> Required work
[1] According to the forum post about the string quintet, how long has its author been an amateur composer?
[2] Condense the paragraph of the string quintet forum post that begins "I would like to submit the piece" into a short bulleted list that keeps its main facts.
[3] Continue the forum post about the string quintet from its final sentence.

[[ Text for analysis open ]]

# String Quintet Dilema



## MarkMcD (Mar 31, 2014)

Hi everyone,

I've been an amateur composer for the last 30 years or so. One of the problems I run into sometimes is that I often like to write something that is heavily influenced by certain other composers and while it is, in these cases, my intention that the piece be "in the style of", it can be very hard to decided, once I've finished it, if it is simply "in the style of" or whether it is plagiarized.

The piece I would like to ask for your help with is obviously "in the style of" Mozart. There is some ornamentation and perhaps some manor of phrasing that Mozart might have used, but when you're writing a piece, you listen to it thousands of times and after a while it gets really hard to tell anymore if it's mine or his!

I would like to submit the piece to a composition competition, and I would really appreciate your help in deciding whether it is original enough to be worth the bother. I know and respect the huge amount of expertise that is collected here on this forum and it is for this reason I would really like to ask for your opinions on this piece.

I know that trying to emulate past styles of music is not everyone's cup of tea, but the reason I love classical music was born in these styles and whilst I do write other forms, I also love to indulge my love for the more romantic styles of old, from time to time. I'm all for the advancement of music, but I never want to forget the past.

[[ Text for analysis closed ]]
[[ Supplied data open ]]

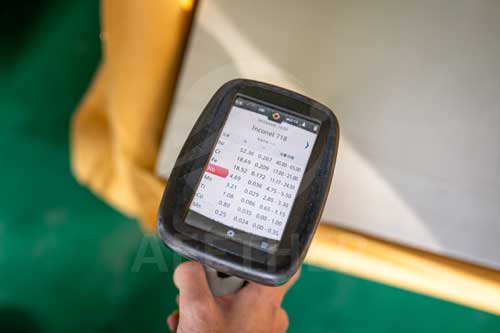 Inconel 718sheet PMI test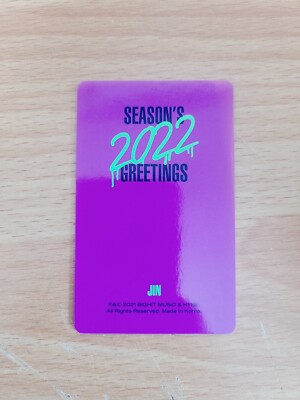 BTS JIN Photocard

[[ Supplied data closed ]]

> Answers for each item
[1] About 30 years.

[2]
- The author plans to enter the piece in a composition competition.
- The author wants help deciding whether it is original enough to be worth submitting.
- The author respects the forum's collected expertise and is therefore asking members for their opinions.

[3]
Anyway, enough waffle, what do you think? There's a dropbox link below, please have a listen and tell me what you think.

Thanks in advance
Mark

https://www.dropbox.com/s/pga5o9jn5nk2bxw/String Quintet 1.mp3?dl=0


----------



## Lenny (Jul 19, 2016)

I don't know how to answer to your question, just wanted to say I liked your piece.


----------



## MarkMcD (Mar 31, 2014)

Thanks Lenny, I appreciate it


----------



## Torkelburger (Jan 14, 2014)

Is the contest sponsored by a professional music ensemble who is looking for new music to premiere at a concert(s)? Or is it the music composition contest site hosting a contest? The vast majority of professional musicians' call for scores/contests are looking for unique voices and no pastiche. If this is the case you can double check by researching their website for styles of pieces they've premiered/commissioned in the past. You can also send them an email and ask if they accept pastiche of classical styles. This should help keep you from wasting your time. If it's just some generic contest on a website with no restrictions probably with no performance, I'd say go for it.


----------



## MarkMcD (Mar 31, 2014)

Thanks Torkelburger, it is just a generic web contest, there's no performance or as far as I'm aware, restrictions. Even so, I don't want to submit something that might be considered "a rip off" and because I hear certain "Mozartisms" in it, I just wanted to check with this knowledge base before I go ahead. Thanks again for you help, I'm assuming that since you advise going ahead, that you think at least it doesn't "stink" of any particular work.

Mark


----------



## Torkelburger (Jan 14, 2014)

You're welcome. I don't think it "stinks" of any particular work or is a "rip off" of something Mozart wrote. It's a good pastiche of the classical period. I think it is impossible to sound exactly like Mozart, even a computer program can't sound exactly like Mozart. No matter how hard we try.


----------



## zinc701 (Mar 21, 2016)

I'm not an expert, but it doesn't sound like there's anything stolen from Mozart in the piece. 

Also, I enjoyed listening to it. Nice work.


----------



## MarkMcD (Mar 31, 2014)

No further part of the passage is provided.